**Stated exercise**
In all of the rows below, replace every instance of "viewer" with "camera" and leave all other text unchanged. Write out the revised rows, omitting the pictures.
++++ Input material ++++
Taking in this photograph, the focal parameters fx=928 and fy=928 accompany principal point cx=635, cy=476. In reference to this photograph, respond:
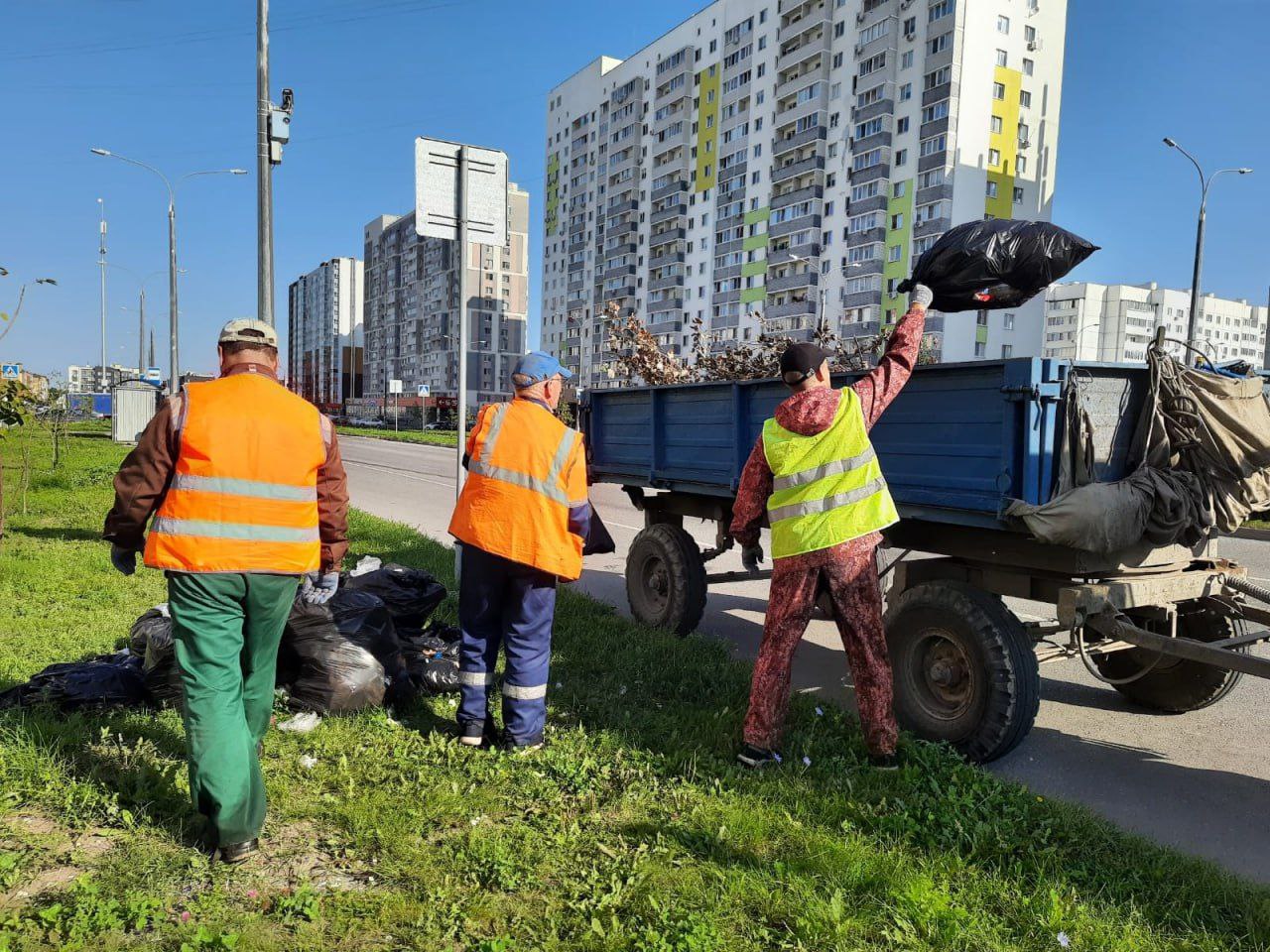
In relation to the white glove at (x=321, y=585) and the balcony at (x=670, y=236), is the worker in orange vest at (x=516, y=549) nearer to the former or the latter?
the white glove at (x=321, y=585)

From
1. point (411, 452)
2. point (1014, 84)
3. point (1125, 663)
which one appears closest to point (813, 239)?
point (1014, 84)

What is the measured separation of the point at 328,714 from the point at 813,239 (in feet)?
199

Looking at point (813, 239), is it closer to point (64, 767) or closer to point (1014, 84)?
point (1014, 84)

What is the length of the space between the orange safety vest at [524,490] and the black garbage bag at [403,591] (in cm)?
140

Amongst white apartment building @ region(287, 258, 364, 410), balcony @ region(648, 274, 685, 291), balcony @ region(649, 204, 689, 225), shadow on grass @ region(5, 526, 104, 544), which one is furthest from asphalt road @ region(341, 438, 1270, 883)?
white apartment building @ region(287, 258, 364, 410)

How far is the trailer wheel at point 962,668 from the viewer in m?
4.14

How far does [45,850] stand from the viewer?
3139mm

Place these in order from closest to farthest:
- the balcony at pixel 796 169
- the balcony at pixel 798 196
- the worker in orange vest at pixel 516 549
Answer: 1. the worker in orange vest at pixel 516 549
2. the balcony at pixel 796 169
3. the balcony at pixel 798 196

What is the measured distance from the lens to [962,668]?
14.5 ft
++++
**Complete output**
Taking in this photograph, the focal parameters fx=928 and fy=928 accompany principal point cx=635, cy=476. In reference to this photograph, respond:
In relation to the white glove at (x=321, y=585) and the balcony at (x=670, y=236), is the worker in orange vest at (x=516, y=549) nearer to the former or the latter?
the white glove at (x=321, y=585)

From
1. point (411, 452)
2. point (1014, 84)
3. point (1125, 663)
which one appears closest to point (813, 239)?
point (1014, 84)

What is the measured separation of the point at 328,714 from the point at 813,239 (in feet)?
199

Looking at point (813, 239), is it closer to point (64, 767) or closer to point (1014, 84)?
point (1014, 84)

What is the length of the space between the orange safety vest at [524,490] and the black garbage bag at [403,591] (in cm)?
140

Amongst white apartment building @ region(287, 258, 364, 410), balcony @ region(648, 274, 685, 291), balcony @ region(649, 204, 689, 225), shadow on grass @ region(5, 526, 104, 544), which one is furthest from asphalt road @ region(341, 438, 1270, 883)?
white apartment building @ region(287, 258, 364, 410)

How far is the trailer wheel at point 962,668 from the camera in m?
4.14

How far does [45,850] stand from the camera?
3139mm

Place these in order from closest to farthest:
- the balcony at pixel 796 169
- the balcony at pixel 798 196
- the worker in orange vest at pixel 516 549
Answer: 1. the worker in orange vest at pixel 516 549
2. the balcony at pixel 796 169
3. the balcony at pixel 798 196

What is the measured distance from the lens to [962,668]?
14.5 ft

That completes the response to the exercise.